Microscopic hyperspectral images provide a new way for blood cell examination. The hyperspectral imagery can greatly facilitate the classification of different blood cells. In this paper, the microscopic hyperspectral images are acquired by connecting the microscope and the hyperspectral imager, and then tested for blood cell classification. For combined use of the spectral and spatial information provided by hyperspectral images, a spatial-spectral classification method is improved from the classical extreme learning machine (ELM) by integrating spatial context into the image classification task with Markov random field (MRF) model.

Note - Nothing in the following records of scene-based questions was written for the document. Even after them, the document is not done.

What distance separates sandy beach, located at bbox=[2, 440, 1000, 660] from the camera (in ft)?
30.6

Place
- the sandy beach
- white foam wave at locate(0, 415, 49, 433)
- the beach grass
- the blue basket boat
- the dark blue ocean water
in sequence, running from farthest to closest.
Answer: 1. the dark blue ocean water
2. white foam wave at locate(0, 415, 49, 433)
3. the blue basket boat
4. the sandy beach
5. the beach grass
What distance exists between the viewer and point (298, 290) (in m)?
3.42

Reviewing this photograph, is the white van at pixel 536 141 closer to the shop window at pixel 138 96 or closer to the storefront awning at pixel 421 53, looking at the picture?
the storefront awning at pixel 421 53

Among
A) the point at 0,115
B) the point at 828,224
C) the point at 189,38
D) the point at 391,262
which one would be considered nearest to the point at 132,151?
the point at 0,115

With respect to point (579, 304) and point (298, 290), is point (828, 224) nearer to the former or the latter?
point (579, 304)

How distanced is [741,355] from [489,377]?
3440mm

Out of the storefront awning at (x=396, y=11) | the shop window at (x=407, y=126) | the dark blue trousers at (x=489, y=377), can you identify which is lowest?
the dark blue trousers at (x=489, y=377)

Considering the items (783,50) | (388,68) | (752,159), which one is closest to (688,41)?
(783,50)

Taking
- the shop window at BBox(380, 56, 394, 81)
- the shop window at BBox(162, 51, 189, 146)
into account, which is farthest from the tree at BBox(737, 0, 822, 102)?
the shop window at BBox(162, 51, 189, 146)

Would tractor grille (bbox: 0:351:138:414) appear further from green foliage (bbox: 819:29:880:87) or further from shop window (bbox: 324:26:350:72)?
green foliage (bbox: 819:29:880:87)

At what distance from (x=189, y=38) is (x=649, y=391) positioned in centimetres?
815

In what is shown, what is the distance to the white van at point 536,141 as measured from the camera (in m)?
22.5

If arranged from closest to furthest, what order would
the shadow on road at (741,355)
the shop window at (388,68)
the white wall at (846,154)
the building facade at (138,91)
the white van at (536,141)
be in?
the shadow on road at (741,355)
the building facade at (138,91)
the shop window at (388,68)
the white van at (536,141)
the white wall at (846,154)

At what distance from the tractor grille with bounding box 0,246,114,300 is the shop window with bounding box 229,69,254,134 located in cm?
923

Comparisons are done among ELM, ELM-MRF, support vector machines(SVM) and SVMMRF methods. Results show the spatial-spectral classification methods(ELM-MRF, SVM-MRF) perform better than pixel-based methods(ELM, SVM), and the proposed ELM-MRF has higher precision and show more accurate location of cells.

Paper Details

Date Published: 24 October 2017
PDF: 11 pages
Proc. SPIE 10461, AOPC 2017: Optical Spectroscopy and Imaging, 1046102 (24 October 2017); doi: 10.1117/12.2281268
Show Author Affiliations
Qiong Ran, Beijing Univ. of Chemical Technology (China)
Lan Chang, Beijing Univ. of Chemical Technology (China)
Wei Li, Beijing Univ. of Chemical Technology (China)
Xiaofeng Xu, Capital Medical Univ. (China)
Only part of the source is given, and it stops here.